In a recent review published about HFNC therapy for bronchiolitis, the authors concluded that more studies comparing HFNC therapy and NIV are necessary. The Pediatric Acute Lung Injury Consensus Conference (PALICC-2) also recommends further studies to elucidate the importance of HFNC therapy in the management of respiratory distress syndrome in children. It is notable to reinforce that our results were found in patients with mild to moderate respiratory distress. Those patients who presented with severe bronchiolitis and evidence of acute respiratory distress syndrome (ARDS) could initially benefit from end-expiratory pressure (EPAP) and were excluded from randomization. Despite that consideration, we assume that our results can contribute to the understanding of therapy adjustment in cases of bronchiolitis that progress to respiratory failure [6, 18].

This study has several limitations: it was carried out in a single center and had a small sample size. It was not possible to blind patients or researchers. The hospital is primarily a teaching institution with 24-h resident coverage led by staff in the emergency department and PICU. The initiation of HFNC/NIV therapy was determined by clinicians, and children who were admitted for severe respiratory distress were not randomized. Only failure criteria were established. There was no specific protocol for NIV weaning, only for HFNC weaning. NIV asynchrony was not evaluated and might have influenced sedation requirement as well as the respiratory failure rate. Furthermore, crossover was not allowed, and no other ventilatory therapy support was provided (e.g., NIV in the case of HFNC therapy failure) before intubation. Extubation failure was not evaluated. Several risk factors for intubation and ICU admission (blood gas analysis, radiological changes, vasoactive drugs, bacterial coinfection, and fluid overload) were not evaluated. In addition, this research was initiated during the coronavirus disease 2019 pandemic, a period in which viral circulation and clinical presentation changed. Therefore, it is not possible to say thus far whether these findings will be only isolated points or trends. We cannot assess the cost-effectiveness of both modalities of respiratory support. Usually, HFNC therapy itself is more expensive than NIV, which may impair its application, especially in low-income countries [38, 51, 52].
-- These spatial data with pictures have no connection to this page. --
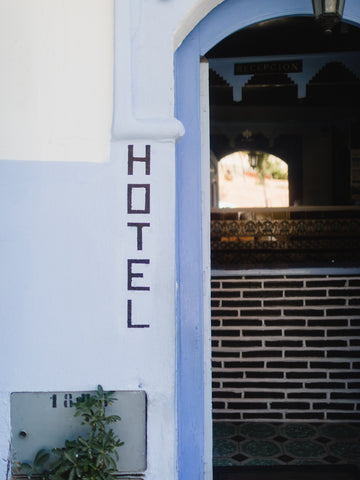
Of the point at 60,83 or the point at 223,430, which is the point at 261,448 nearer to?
the point at 223,430

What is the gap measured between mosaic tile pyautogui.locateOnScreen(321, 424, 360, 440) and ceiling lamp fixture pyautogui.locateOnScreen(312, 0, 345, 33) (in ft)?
11.0

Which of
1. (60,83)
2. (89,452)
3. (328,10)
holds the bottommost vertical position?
(89,452)

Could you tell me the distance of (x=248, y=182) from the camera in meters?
16.2

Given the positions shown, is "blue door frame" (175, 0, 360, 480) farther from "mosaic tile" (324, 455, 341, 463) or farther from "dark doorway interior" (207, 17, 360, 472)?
"mosaic tile" (324, 455, 341, 463)

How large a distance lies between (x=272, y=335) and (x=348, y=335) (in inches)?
28.3

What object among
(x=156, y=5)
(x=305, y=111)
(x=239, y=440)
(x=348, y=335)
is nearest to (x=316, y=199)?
(x=305, y=111)

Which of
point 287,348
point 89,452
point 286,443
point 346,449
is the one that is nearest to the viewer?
point 89,452

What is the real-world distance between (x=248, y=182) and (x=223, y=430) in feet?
40.4

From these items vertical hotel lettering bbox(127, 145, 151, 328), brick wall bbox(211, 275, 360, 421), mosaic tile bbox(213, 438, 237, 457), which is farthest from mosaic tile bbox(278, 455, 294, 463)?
vertical hotel lettering bbox(127, 145, 151, 328)

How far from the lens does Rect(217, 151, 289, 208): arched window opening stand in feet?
49.4

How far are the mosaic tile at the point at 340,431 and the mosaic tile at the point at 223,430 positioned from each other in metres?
0.81

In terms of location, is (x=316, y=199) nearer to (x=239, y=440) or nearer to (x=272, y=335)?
(x=272, y=335)

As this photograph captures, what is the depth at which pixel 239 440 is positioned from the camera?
14.3 feet

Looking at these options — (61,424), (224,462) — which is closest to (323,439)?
(224,462)
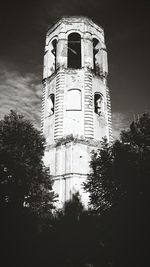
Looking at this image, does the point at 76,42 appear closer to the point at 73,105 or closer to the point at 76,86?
the point at 76,86

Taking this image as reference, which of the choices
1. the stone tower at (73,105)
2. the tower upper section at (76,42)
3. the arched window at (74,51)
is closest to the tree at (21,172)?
the stone tower at (73,105)

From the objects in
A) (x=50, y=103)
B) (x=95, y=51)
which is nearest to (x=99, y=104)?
(x=50, y=103)

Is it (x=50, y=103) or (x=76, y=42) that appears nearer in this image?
(x=50, y=103)

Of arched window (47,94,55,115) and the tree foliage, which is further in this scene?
arched window (47,94,55,115)

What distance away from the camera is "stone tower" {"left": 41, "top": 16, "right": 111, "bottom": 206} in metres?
21.1

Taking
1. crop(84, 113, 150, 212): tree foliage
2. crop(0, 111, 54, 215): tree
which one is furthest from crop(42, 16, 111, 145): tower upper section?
crop(84, 113, 150, 212): tree foliage

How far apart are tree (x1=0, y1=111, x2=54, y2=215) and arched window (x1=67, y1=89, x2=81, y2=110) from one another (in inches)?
230


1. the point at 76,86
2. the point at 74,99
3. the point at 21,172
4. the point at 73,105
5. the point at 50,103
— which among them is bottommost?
the point at 21,172

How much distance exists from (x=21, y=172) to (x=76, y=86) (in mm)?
10741

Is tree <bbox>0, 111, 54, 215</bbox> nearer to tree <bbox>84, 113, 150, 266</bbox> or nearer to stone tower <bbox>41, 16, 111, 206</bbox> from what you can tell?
stone tower <bbox>41, 16, 111, 206</bbox>

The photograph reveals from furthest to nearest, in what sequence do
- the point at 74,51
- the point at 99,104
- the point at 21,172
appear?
1. the point at 74,51
2. the point at 99,104
3. the point at 21,172

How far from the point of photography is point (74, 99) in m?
23.9

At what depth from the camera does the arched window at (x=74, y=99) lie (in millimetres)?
23578

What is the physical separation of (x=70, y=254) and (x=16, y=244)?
3.14 meters
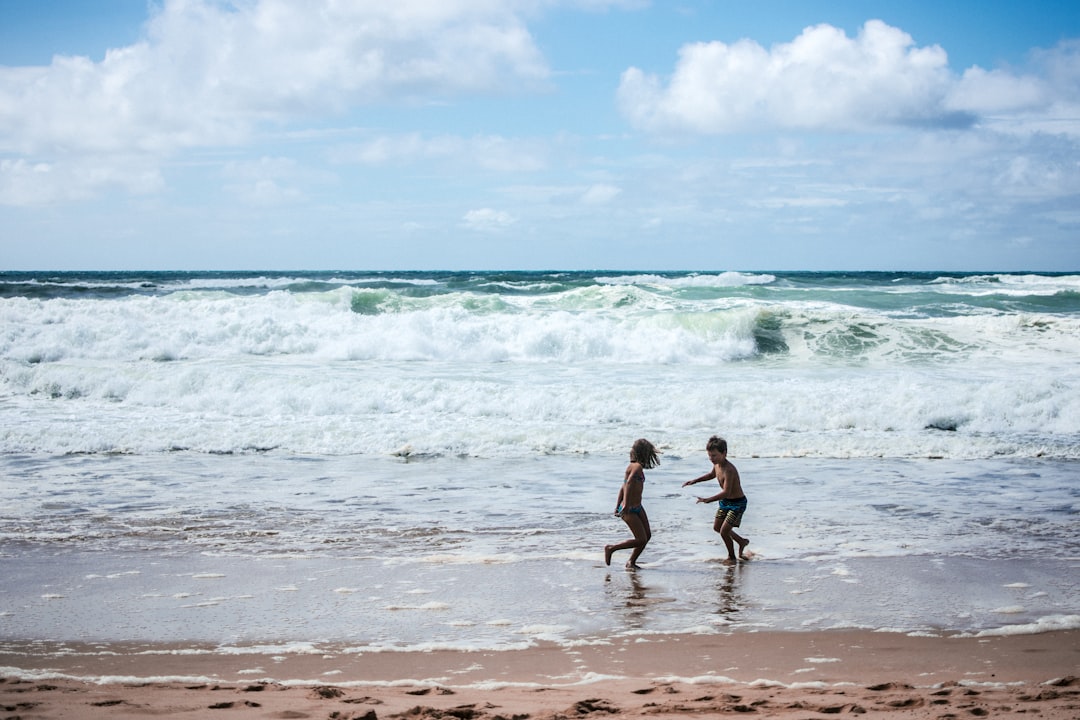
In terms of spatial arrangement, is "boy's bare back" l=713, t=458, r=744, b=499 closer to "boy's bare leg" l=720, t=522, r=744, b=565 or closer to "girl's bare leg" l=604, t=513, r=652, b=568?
"boy's bare leg" l=720, t=522, r=744, b=565

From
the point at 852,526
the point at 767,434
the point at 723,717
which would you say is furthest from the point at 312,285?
the point at 723,717

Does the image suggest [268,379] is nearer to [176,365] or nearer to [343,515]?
[176,365]

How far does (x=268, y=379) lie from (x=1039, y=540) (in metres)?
12.4

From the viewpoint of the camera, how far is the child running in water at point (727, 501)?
683 centimetres

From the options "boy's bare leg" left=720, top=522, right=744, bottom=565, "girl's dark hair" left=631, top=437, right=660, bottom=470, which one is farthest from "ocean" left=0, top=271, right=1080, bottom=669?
"girl's dark hair" left=631, top=437, right=660, bottom=470

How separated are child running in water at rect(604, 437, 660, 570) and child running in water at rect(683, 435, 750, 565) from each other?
1.27ft

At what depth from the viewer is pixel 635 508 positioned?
22.5ft

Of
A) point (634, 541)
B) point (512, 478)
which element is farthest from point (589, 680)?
point (512, 478)

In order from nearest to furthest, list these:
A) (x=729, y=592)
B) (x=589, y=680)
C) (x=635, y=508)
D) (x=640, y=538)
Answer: (x=589, y=680) → (x=729, y=592) → (x=640, y=538) → (x=635, y=508)

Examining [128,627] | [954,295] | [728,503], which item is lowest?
[128,627]

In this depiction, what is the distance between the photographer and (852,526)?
783 cm

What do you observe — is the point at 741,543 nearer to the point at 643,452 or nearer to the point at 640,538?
the point at 640,538

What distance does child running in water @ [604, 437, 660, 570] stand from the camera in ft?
21.9

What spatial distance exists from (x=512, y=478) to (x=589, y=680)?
5605mm
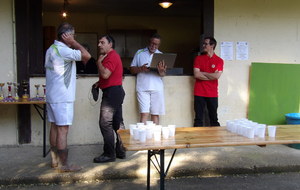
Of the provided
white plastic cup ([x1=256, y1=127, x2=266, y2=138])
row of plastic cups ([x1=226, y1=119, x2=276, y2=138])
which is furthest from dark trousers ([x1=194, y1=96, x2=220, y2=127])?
white plastic cup ([x1=256, y1=127, x2=266, y2=138])

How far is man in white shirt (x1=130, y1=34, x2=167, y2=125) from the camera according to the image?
5.22 meters

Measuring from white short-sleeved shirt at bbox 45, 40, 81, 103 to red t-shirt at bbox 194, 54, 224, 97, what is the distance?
6.86ft

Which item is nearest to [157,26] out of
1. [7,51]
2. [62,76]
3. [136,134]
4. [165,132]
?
[7,51]

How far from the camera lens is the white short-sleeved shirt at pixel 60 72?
158 inches

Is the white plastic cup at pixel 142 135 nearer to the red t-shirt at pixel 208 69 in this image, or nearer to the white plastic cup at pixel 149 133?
the white plastic cup at pixel 149 133

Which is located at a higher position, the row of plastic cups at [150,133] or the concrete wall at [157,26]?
the concrete wall at [157,26]

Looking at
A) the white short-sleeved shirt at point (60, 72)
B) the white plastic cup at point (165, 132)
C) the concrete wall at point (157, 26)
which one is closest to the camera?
the white plastic cup at point (165, 132)

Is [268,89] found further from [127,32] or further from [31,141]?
[127,32]

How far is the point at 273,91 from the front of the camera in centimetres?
591

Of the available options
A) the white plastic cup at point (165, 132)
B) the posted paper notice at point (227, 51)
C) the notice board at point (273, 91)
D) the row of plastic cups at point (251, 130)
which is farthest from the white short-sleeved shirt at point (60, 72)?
the notice board at point (273, 91)

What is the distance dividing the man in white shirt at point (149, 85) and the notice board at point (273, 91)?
164 centimetres

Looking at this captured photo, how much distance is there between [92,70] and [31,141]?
158 centimetres

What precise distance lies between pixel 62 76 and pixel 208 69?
7.59 feet

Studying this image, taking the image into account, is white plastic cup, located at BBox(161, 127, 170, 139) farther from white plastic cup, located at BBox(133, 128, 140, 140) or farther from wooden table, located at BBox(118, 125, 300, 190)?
white plastic cup, located at BBox(133, 128, 140, 140)
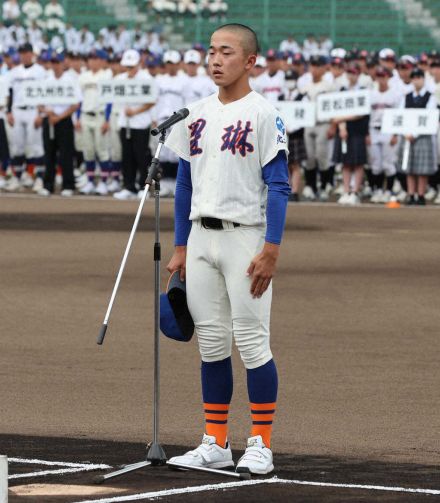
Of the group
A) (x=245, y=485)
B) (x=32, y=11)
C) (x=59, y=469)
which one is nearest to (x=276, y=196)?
(x=245, y=485)

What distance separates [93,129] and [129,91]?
4.83ft

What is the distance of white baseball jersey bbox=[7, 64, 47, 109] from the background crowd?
3cm

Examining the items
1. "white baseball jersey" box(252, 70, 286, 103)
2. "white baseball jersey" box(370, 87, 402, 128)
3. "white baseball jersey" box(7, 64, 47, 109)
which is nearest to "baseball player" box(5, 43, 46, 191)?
"white baseball jersey" box(7, 64, 47, 109)

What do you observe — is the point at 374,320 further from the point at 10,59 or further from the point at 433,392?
the point at 10,59

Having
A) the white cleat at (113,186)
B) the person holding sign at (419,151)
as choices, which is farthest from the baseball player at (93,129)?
the person holding sign at (419,151)

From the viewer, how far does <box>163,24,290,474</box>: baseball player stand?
7586 mm

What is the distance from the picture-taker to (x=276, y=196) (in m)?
7.52

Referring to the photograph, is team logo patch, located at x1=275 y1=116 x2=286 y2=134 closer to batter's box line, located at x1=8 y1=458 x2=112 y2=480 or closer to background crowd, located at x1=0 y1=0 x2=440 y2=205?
batter's box line, located at x1=8 y1=458 x2=112 y2=480

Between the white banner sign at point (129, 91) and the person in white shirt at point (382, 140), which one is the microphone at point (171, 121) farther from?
the white banner sign at point (129, 91)

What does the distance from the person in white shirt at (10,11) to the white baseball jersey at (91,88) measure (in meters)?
17.0

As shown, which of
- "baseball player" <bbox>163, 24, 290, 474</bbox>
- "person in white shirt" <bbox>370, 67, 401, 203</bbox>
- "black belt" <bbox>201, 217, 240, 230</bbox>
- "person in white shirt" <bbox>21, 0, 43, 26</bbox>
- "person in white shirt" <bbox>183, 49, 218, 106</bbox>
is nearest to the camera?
"baseball player" <bbox>163, 24, 290, 474</bbox>

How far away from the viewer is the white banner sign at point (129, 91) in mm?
29203

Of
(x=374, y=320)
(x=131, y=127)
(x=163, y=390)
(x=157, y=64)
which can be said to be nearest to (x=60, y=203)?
(x=131, y=127)

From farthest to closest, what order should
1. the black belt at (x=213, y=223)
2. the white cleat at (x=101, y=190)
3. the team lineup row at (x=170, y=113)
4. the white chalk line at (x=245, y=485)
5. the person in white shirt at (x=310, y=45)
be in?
the person in white shirt at (x=310, y=45), the white cleat at (x=101, y=190), the team lineup row at (x=170, y=113), the black belt at (x=213, y=223), the white chalk line at (x=245, y=485)
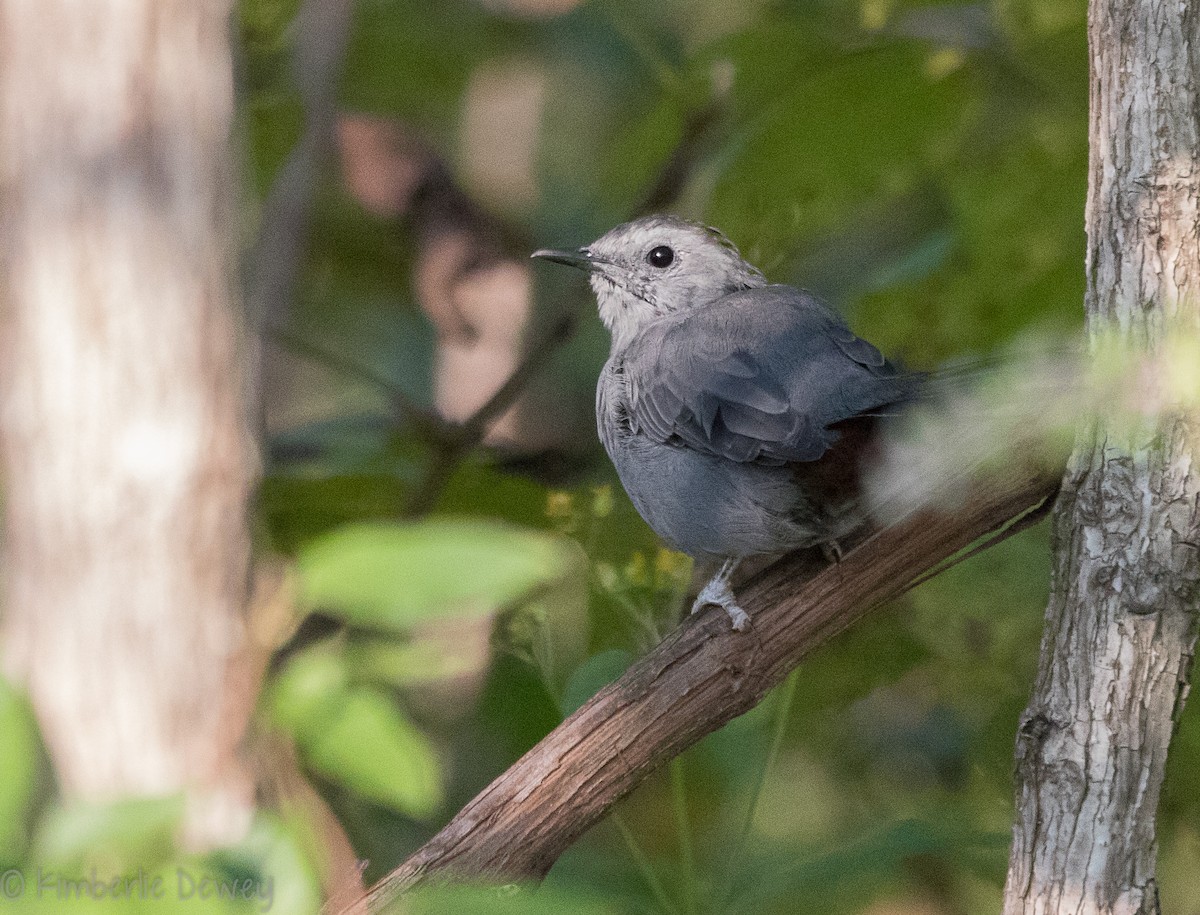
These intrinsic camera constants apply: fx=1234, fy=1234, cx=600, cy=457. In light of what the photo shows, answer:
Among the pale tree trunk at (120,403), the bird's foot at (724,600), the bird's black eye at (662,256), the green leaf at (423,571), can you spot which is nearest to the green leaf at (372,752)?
the green leaf at (423,571)

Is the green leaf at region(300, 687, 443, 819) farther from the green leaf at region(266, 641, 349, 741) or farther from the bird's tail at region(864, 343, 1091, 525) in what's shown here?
the bird's tail at region(864, 343, 1091, 525)

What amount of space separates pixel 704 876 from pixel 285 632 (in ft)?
6.21

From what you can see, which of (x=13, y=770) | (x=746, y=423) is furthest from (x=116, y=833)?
(x=746, y=423)

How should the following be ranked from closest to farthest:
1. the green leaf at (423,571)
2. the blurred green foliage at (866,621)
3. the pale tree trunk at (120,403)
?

Nevertheless, the population analyzed reflects the majority of patients treated in clinical practice—infants under 2 years old admitted to emergency and PICU departments with no comorbidities and a positive panel result for respiratory syncytial virus—which makes its external validation possible. In addition, the rate of therapy failure and need for invasive mechanical ventilation were similar to those in previous publications. Considering state-of-the-art HFNC therapy for bronchiolitis, our study can clarify its clinical applicability in the pediatric population [48].

Conclusion

HFNC therapy is noninferior to NIV in infants admitted for bronchiolitis in mild to moderate respiratory distress. This therapy could also contribute to a shorter duration of mechanical ventilation, a shorter hospital LOS, and a reduced need for sedatives.